A digital watermarking function prevents counterfeiting of the movie. The contract entails agreeing not to copy the content or to film the movies, or there is liability attached, Rosen says. If anything is hooked up to the media server, it is programmed to shut off. “What the studios are basically giving you is a $100 million movie your home, the day it comes out. So if that movie were to show up on YouTube, we could trace it back to the box it came from. We want people to enjoy the movie, not abuse the privilege. That’s why there’s an application, and why it’s priced the way it is.” The server will work with any home theater system anywhere in the U.S. and Canada with an available HDMI connection and a static IP address.

At the company’s CEDIA booth

Rosen and his business partner, Dan Fellman, have deep, longstanding roots in the movie business – he, at Ticketmaster, and Fellman, in film distribution for Warner – and those relationships made the creation of this service possible.

He emphasizes that the service is not designed to be disruptive to the movie business, or to “change anything in terms of people going to the movies.
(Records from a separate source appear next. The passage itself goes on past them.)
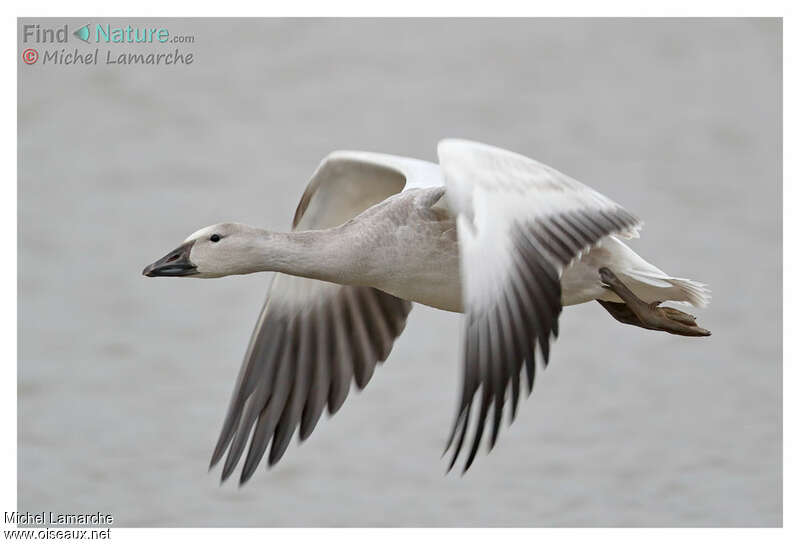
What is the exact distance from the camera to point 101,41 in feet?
44.1

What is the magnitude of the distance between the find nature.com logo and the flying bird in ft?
16.8

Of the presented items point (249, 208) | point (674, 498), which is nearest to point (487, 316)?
point (674, 498)

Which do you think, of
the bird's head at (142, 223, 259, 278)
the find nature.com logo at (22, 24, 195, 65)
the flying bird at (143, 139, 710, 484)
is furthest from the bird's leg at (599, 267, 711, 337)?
the find nature.com logo at (22, 24, 195, 65)

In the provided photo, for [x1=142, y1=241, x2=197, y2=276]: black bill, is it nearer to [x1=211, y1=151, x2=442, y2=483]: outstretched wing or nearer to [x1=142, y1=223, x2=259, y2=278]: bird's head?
[x1=142, y1=223, x2=259, y2=278]: bird's head

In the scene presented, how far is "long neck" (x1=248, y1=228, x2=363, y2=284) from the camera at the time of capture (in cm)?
682

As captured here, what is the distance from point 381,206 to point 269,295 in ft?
4.27

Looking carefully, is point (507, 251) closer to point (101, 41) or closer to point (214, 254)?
point (214, 254)

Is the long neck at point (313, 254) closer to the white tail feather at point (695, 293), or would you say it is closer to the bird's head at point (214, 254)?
the bird's head at point (214, 254)

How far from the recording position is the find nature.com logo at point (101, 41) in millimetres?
13180

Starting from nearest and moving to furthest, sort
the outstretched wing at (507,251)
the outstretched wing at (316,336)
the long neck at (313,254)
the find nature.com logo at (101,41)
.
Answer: the outstretched wing at (507,251), the long neck at (313,254), the outstretched wing at (316,336), the find nature.com logo at (101,41)

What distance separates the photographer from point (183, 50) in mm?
14078

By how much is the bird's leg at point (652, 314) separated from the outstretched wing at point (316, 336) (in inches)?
44.0

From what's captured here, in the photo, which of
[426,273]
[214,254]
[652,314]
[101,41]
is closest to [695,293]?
[652,314]

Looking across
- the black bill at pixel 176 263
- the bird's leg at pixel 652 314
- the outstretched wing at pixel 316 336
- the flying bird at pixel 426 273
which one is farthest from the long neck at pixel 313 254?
the bird's leg at pixel 652 314
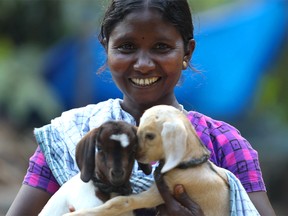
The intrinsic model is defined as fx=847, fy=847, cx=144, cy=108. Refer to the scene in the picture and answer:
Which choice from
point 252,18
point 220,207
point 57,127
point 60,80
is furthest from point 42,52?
point 220,207

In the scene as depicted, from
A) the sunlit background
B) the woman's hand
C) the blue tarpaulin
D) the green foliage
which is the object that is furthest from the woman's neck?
the green foliage

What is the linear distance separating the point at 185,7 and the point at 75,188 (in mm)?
1028

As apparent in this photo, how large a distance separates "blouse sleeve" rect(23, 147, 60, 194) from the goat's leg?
0.66 meters

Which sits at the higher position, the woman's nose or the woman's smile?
the woman's nose

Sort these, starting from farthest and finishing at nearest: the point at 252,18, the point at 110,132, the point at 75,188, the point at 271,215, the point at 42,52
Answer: the point at 42,52 < the point at 252,18 < the point at 271,215 < the point at 75,188 < the point at 110,132

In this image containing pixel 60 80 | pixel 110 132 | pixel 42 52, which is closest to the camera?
pixel 110 132

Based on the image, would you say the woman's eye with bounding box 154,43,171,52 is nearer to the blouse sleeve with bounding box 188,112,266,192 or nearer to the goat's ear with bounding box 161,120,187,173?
the blouse sleeve with bounding box 188,112,266,192

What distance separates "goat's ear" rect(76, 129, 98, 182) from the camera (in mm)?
3180

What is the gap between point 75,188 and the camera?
11.0ft

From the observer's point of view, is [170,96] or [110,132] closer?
[110,132]

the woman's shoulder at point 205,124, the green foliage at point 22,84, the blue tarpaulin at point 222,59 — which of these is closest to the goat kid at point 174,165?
the woman's shoulder at point 205,124

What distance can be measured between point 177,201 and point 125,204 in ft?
0.67

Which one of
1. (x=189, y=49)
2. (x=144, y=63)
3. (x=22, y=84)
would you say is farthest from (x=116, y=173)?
(x=22, y=84)

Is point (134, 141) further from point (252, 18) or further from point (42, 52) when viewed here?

It’s meant for a very limited number of people who want the privilege of seeing movies in their home the day they come out.

“From my days in ticketing,” Rosen muses, “I always used to say, nobody pays more for a ticket than they want. Underneath this is that this is not a price-sensitive thing – it’s no different than buying an expensive bottle of wine – you can buy a bottle for $3, and you can buy a bottle for $3,000. People do this for the experience, for the convenience, and for the love of movies.

“One of the questions I ask people is, when you watch a movie on any of the streaming services, do you ever watch it uninterrupted? The universal answer,” Rosen says, “is no – the dog barks, somebody talks to you, the phone rings. There’s not the same immersive experience that you get with a major motion picture.

“When you’re showing Joker like this, and, say, the phone rings, you’re not going to answer it. When you’re in a screening room and you’re watching a major motion picture, you are absorbed in the environment that it creates for you. And this is just like being in a Hollywood screening room.”